Ezequiel, por outro lado, era membro da aristocrática linhagem sacerdotal de Zadoque, que alcançou lugar de destaque pela primeira vez nos dias de Davi e Salomão.
É de consenso geral que Jeremias e Ezequiel eram contemporâneos e que ambos passaram boa parte do seu tempo em Jerusalém, antes que Ezequiel fosse para a Babilônia com os cativos. Ezequiel demonstrava vivo interesse pelos assuntos de seu querido templo e pelos problemas de Jerusalém e do seu povo.
Sendo Jeremias alguns anos mais velho do que Ezequiel, de natureza emotiva e generosa, apercebeu-se cada vez mais da iminente destruição de Jerusalém. A parte mais importante de sua obra foi realizada na capital, nos anos que precederam de imediato a queda desta, o que a ele parecia tão inevitável quanto era tido como impossível pelos seus concidadãos.
Ezequiel, cuja obra principal centralizou-se na Babilônia, era menos emotivo que Jeremias, porém mais visionário, e, quando terminou o seu livro, o primeiro cerco de Jerusalém já havia chegado ao fim (em 597 a.c.). A destruição que Jeremias predissera com tão vívido colorido era, a esse tempo, em grande parte um fato histórico.
Quando da queda de Jerusalém, Joaquim, jovem rei de Judá (de 18 anos de idade e filho de Jeoaquim), bem como todos os de alta posição social e outros considerados de especial importância e valor, foram deportados para a Babilônia (ou Caldéia), inclusive Ezequiel, que também parece ter sido bem jovem na época em que ocorreu esse primeiro cativeiro. Nabucodonosor (alternadamente grafado Nabuku- durri-usur), rei da Babilônia, e seus generais talvez chegassem à conclusão de que ao levarem cativos os líderes de Jerusalém os judeus remanescentes capitulariam por falta de incentivo e liderança.
Chegando à Babilônia em companhia dos outros exilados, Ezequiel, não resta dúvida, constatou que a situação em que foram metidos não era tão séria como talvez houvessem temido. O profeta tinha a sua própria casa em Tel-Abibe, situada à beira de um rio, ou propriamente um canal, conhecido pelo nome de Quebar, o qual evidentemente formava parte de um grande sistema de irrigação do rio Eufrates (ver Ezequiel 3:15).
Foi ali, em Tel-Abibe, sua terra adotiva, que Ezequiel recebeu o chamado de se dedicar à pregação, cerca de cinco anos após o seu próprio êxodo de Jerusalém, ocorrido no ano 597 a.c.
Como aconteceu com as suas muitas visões, a que lhe veio quando recebeu o chamado era em verdade uma revelação digna de destaque, bem em consonância com a sua linhagem de sacerdote familiarizado com as requintadas cerimônias realizadas no templo.
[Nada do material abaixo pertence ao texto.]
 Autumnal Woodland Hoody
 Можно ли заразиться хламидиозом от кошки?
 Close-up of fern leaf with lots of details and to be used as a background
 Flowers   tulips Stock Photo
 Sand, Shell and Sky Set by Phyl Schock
Ezequiel registra que “se abriram os céus, e eu tive visões de Deus”, acrescentando que “veio expressamente a palavra do Senhor a Ezequiel,. .. o sacerdote,. ..junto ao rio Quebar, e ali esteve sobre ele a mão do Senhor” (1:1, 3), claro indício do poder e da presença do Todo-poderoso. Embora tivesse sido treinado para sacerdote, ele agora recebia o encargo de profeta.
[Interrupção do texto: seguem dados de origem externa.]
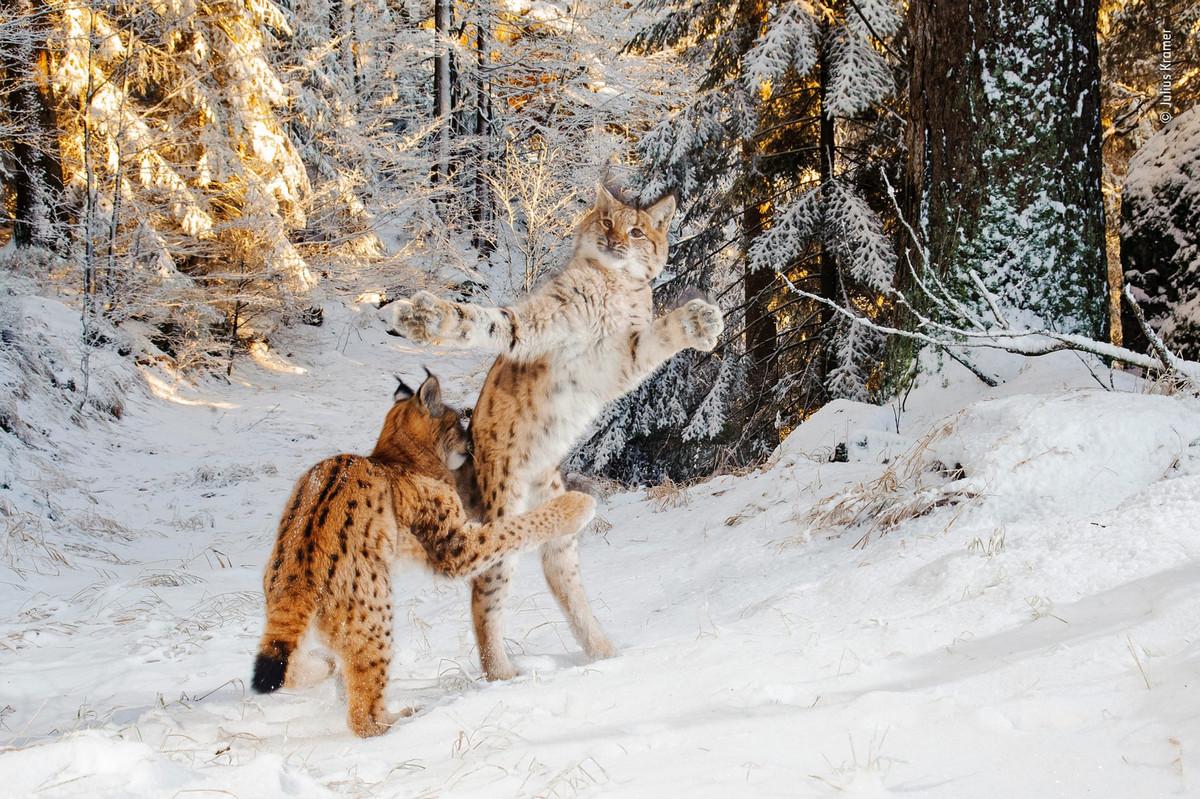 pobediteli_konkursa_wild_photographer_of_the_year_2018_3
A mensagem que lhe veio aparentemente sob cinco facetas e em ocasiões diferentes era vívida e de importância palpitante (ver 2:1 a 3:27).
“Filho do homem,” a voz clamou, “põe-te de pé, e falarei contigo” (2:1). A impressionante frase “filho do homem” representa uma característica notável do livro, e nele é usada quase cem vezes referindo-se ao profeta, talvez como lembrete do encargo especial de que fora incumbido por Deus. No idioma hebraico, a frase tanto podia significar homem como ser humano, ou talvez aludir à dignidade do homem como representante da raça humana, ou ainda a um mero mortal em contraste com a majestade da Divindade.
Quando Ezequiel recebeu o chamado que o Senhor lhe fizera, ficou impressionado com a enormidade da reforma que agora lhe competia realizar. No passado o povo de Israel havia transgredido continuamente a lei de Deus, e, quer se encontrasse em Jerusalém ou estivesse no exílio, suas práticas idólatras ainda continuavam. No entanto, como Ezequiel destemidamente enfrentou sua missão, seus ouvintes tomariam pleno conhecimento de que havia um profeta no meio deles. Foi Ezequiel advertido a não temer, embora de sua sorte pudessem fazer parte “sarças e espinhos” ou mesmo “escorpiões” (2:5, 6).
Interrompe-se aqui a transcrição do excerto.